Вредоносная программа NSA DoublePulsar заразила 36 000 компьютеров

В отчете Каталин Чимпану из BleepingComputer, основанном на исследованиях фирмы по кибербезопасности Below0Day, было выявлено большое количество заражений, связанных с загрузчиком вредоносных программ, разработанным АНБ. Вредоносная программа, получившая название DoublePulsar, была впервые обнаружена в последнем дампе «имплантатов» Shadow Brokers. DoublePulsar функционирует как загрузчик вредоносных программ и эксплойтов. После заражения системы DoublePulsar начинает загружать и устанавливать различные мощные штаммы вредоносных программ с помощью эксплойтов. Такие эксплойты, созданные АНБ и обнаруженные в DoublePulsar, включают EternalBlue, EternalChampion, EternalSynergy, EternalRomance, EmeraldThread или EducatedScholar.

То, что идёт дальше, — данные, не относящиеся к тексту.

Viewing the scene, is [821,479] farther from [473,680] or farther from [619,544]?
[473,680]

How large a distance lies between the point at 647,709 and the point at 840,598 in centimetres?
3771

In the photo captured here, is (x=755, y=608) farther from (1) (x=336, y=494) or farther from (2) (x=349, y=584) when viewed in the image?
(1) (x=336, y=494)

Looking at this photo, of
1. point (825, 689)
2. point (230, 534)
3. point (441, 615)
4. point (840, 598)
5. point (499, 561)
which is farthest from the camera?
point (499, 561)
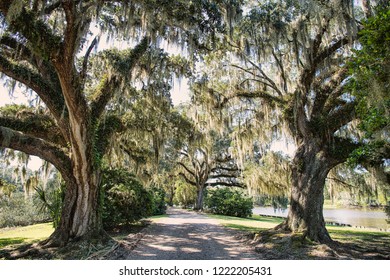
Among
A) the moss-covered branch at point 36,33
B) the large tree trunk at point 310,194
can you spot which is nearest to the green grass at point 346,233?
the large tree trunk at point 310,194

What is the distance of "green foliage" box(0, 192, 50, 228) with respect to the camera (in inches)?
767

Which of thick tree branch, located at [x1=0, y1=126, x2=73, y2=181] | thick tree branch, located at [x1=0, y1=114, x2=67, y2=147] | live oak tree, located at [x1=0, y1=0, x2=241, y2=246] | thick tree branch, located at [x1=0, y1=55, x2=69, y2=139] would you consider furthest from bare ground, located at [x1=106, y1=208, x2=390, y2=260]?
thick tree branch, located at [x1=0, y1=114, x2=67, y2=147]

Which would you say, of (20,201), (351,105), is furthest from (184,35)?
(20,201)

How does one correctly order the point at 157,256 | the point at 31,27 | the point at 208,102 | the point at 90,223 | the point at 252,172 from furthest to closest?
1. the point at 252,172
2. the point at 208,102
3. the point at 90,223
4. the point at 157,256
5. the point at 31,27

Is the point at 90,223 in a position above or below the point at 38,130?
below

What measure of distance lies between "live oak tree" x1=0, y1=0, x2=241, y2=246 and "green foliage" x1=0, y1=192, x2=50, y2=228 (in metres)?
14.6

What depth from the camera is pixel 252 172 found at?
16.2m

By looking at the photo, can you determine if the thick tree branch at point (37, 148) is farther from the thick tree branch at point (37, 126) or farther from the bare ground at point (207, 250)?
the bare ground at point (207, 250)

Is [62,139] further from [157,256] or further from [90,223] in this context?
[157,256]

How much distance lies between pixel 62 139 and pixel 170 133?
4.51 metres

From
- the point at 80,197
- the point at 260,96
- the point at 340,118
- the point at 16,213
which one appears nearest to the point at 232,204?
the point at 260,96

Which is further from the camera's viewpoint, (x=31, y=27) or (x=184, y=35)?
(x=184, y=35)

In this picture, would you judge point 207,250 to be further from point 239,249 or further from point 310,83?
point 310,83

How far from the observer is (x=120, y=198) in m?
10.7
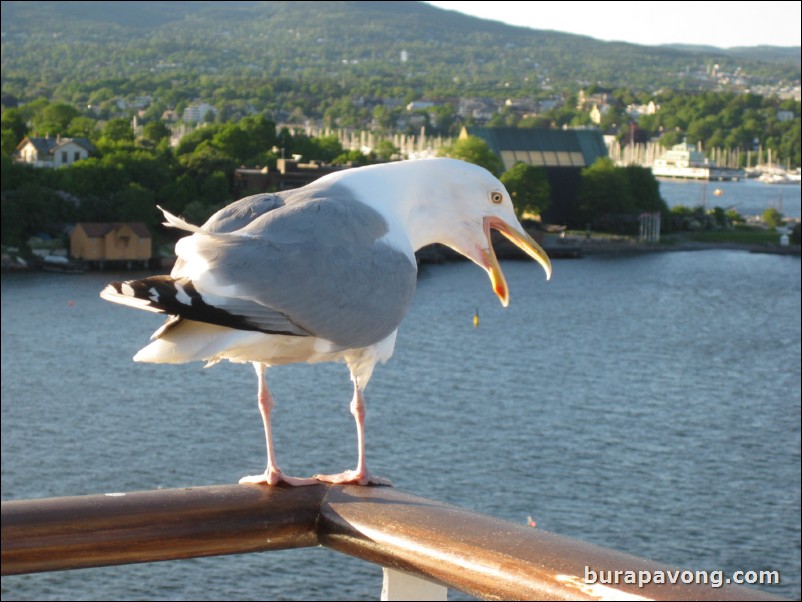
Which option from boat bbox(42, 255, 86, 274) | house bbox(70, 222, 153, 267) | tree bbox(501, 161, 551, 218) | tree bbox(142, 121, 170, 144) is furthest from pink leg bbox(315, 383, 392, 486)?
tree bbox(142, 121, 170, 144)

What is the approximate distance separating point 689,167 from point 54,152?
4744 centimetres

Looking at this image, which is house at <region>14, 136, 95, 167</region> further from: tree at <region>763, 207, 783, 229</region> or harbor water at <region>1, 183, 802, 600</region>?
tree at <region>763, 207, 783, 229</region>

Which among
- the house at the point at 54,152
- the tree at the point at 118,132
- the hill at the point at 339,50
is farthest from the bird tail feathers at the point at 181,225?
the hill at the point at 339,50

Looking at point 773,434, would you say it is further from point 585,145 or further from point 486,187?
point 585,145

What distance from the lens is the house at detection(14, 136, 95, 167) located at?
3731cm

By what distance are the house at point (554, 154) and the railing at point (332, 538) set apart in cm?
3764

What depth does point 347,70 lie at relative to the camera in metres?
106

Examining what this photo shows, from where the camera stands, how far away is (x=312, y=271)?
4.17ft

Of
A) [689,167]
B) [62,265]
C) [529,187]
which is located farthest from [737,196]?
[62,265]

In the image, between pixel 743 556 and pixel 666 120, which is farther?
pixel 666 120

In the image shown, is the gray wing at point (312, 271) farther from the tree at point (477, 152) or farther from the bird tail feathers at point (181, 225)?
the tree at point (477, 152)

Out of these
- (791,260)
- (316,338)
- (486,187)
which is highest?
(486,187)

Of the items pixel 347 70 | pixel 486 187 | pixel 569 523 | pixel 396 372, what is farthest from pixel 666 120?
pixel 486 187

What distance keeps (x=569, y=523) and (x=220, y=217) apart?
1184 centimetres
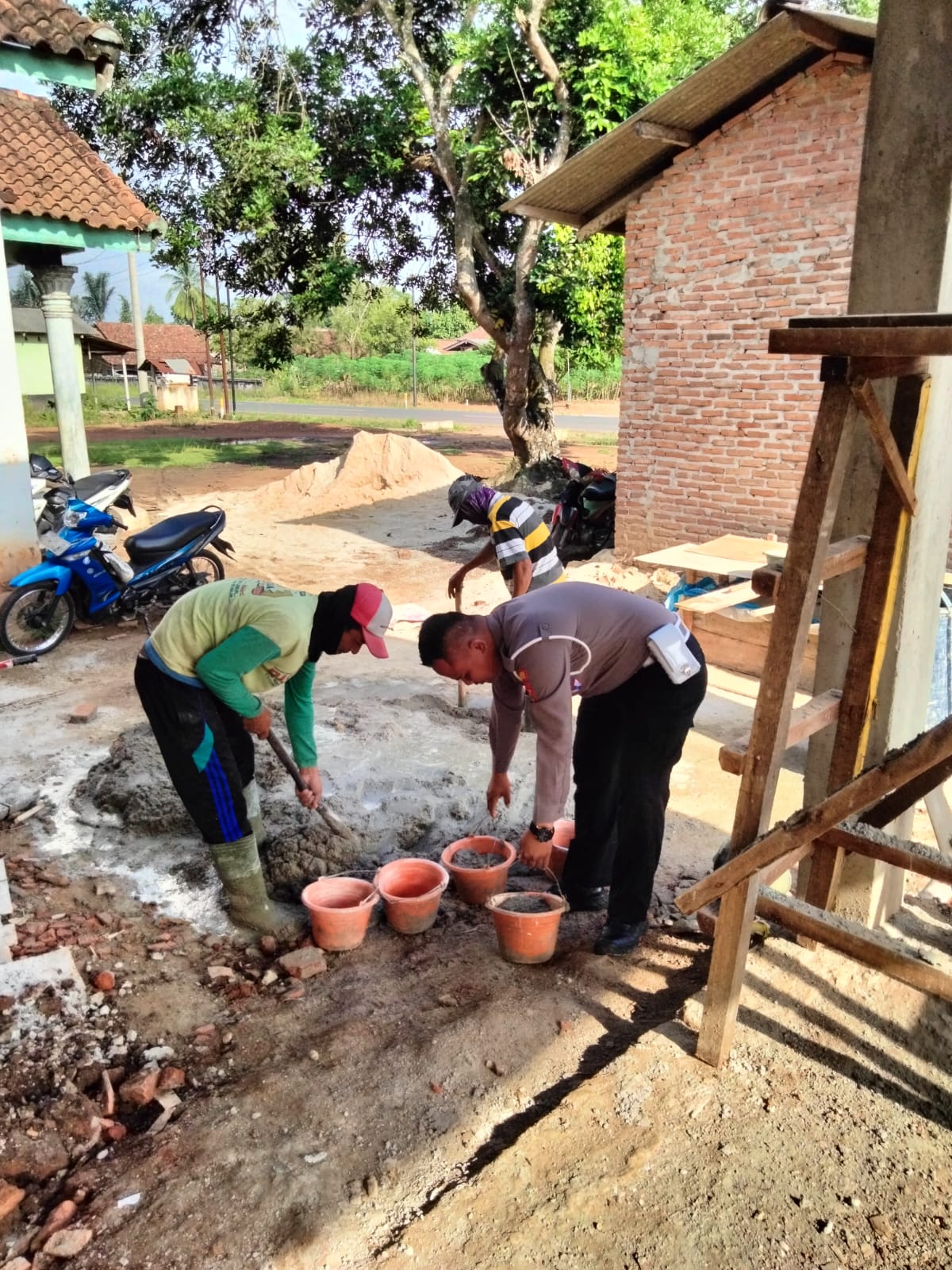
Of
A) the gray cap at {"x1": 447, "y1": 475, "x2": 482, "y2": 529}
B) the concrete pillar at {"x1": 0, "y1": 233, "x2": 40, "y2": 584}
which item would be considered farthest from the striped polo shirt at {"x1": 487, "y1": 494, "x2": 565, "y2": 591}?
the concrete pillar at {"x1": 0, "y1": 233, "x2": 40, "y2": 584}

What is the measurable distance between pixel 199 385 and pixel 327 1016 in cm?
4756

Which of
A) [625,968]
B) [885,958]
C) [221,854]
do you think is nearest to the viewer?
[885,958]

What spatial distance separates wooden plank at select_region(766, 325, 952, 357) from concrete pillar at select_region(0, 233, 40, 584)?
6.92 meters

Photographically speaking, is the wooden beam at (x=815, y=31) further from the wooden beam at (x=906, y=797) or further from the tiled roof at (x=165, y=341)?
the tiled roof at (x=165, y=341)

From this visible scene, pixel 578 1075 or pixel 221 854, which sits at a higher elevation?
pixel 221 854

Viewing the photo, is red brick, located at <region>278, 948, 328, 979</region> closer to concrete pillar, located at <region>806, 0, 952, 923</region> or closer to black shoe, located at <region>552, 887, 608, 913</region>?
black shoe, located at <region>552, 887, 608, 913</region>

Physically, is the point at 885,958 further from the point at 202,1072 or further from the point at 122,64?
the point at 122,64

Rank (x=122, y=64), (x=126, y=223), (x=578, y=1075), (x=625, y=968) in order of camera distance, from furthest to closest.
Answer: (x=122, y=64) → (x=126, y=223) → (x=625, y=968) → (x=578, y=1075)

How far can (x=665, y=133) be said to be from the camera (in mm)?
7531

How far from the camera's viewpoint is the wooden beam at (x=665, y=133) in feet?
24.1

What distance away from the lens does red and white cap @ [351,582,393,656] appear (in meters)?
3.41

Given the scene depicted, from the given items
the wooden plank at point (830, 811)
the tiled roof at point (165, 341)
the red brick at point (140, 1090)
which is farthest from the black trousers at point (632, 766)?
the tiled roof at point (165, 341)

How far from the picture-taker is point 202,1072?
3.01 metres

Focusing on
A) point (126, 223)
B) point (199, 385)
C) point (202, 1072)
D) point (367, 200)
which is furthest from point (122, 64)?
point (199, 385)
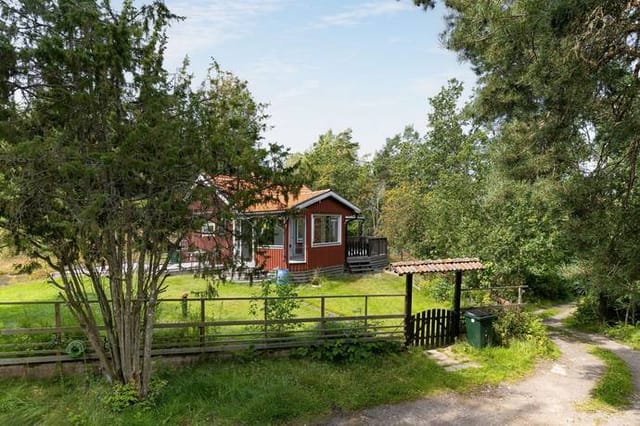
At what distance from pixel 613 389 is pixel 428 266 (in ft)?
12.2

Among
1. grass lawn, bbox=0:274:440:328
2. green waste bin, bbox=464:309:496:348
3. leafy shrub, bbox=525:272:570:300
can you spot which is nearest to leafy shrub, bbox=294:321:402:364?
grass lawn, bbox=0:274:440:328

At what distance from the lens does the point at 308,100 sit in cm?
1359

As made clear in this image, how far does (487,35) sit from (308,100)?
8.85 m

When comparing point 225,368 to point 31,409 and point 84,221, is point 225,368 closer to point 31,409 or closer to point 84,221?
point 31,409

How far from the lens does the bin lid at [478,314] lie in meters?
8.27

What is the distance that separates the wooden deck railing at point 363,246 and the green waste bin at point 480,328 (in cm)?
993

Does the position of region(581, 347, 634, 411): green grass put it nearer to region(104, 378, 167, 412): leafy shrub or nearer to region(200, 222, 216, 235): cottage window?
region(200, 222, 216, 235): cottage window

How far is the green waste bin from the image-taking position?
27.0ft

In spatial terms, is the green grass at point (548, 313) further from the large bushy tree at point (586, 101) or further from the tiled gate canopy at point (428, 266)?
the large bushy tree at point (586, 101)

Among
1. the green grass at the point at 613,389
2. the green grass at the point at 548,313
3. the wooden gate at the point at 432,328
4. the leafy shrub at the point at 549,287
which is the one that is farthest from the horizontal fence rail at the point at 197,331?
the leafy shrub at the point at 549,287

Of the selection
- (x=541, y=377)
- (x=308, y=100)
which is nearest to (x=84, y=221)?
(x=541, y=377)

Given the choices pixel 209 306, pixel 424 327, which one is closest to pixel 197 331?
pixel 209 306

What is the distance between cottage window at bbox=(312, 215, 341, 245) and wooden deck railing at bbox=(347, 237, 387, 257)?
4.77ft

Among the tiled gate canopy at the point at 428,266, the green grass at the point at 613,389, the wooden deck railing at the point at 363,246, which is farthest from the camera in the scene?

Эти эксплойты нацелены, как указал Чимпану, на SMB-подключения к порту 445, связанные с Microsoft Windows. Microsoft, к ее чести, действительно выпустила исправления, чтобы заблокировать вредоносное ПО АНБ от использования эксплойтов. Проблема, однако, в том, что исследователи безопасности из Below0Day обнаружили множество компьютеров, уже зараженных DoublePulsar.

Чтобы обнаружить заражение DoublePulsar, исследователи Below0Day просканировали около 5,5 миллионов портов SMB, открытых извне, которые, если их операционная система Windows не будет исправлена, могут быть уязвимы для вредоносного ПО. Затем команда взяла те IP-адреса, которые использовались при первоначальном сканировании, и применила инструмент, созданный Люком Дженнингсом из Countercept. Как объяснил Дженнингс, этот инструмент представляет собой «набор скриптов python2 для проверки списка IP-адресов на наличие SMB- и RDP-версий импланта DoublePulsar».

Используя этот инструмент, Below0Day обнаружил более 36 000 компьютеров, зараженных DoublePulsar. Из этих 36 000 с лишним случаев заражения большинство из них произошло в Соединенных Штатах. На приведенных ниже изображениях от Below0Day можно найти как пример результатов сканирования, так и подробный график, показывающий страны, наиболее затронутые DoublePulsar.

Некоторые упрекали меня в моей частой критике правительственных хакерских операций. Как журналист я привык к обвинениям в измене или, как это недавно случилось, к моей большой забаве, обвинению в том, что я работаю российским оперативником. В конце концов, однако, моя резкая критика исходит из точки зрения информационной безопасности.

Как видно из эмпирических данных, различные хакерские инструменты АНБ (в данном случае DoublePulsar) попали в руки многих, в том числе и хакеров-черных шляп. Своим безрассудным развертыванием вредоносного ПО, которое никому не должно принадлежать, АНБ подвергло весь мир риску серии мощных кибератак. Основная миссия АНБ - разведка всех видов, особенно секретных данных (которые добываются любой ценой, к черту гражданские свободы).

Имея это в виду, представьте, насколько глубокой может стать скомпрометированная система, если эти инструменты попадут не в те руки. Хотя АНБ клянется, что просто пытается защитить Соединенные Штаты, самая большая ирония заключается в том, что большинство из 36 000 заражений DoublePulsar были зарегистрированы в Америке. Я сомневаюсь, что это было сделано АНБ на основе используемых IP-адресов, а скорее черных шляп, которые незаконно получили вредоносное ПО.

АНБ и все другие организации глобального разведывательного сообщества должны переосмыслить способы получения информации в эпоху цифровых технологий.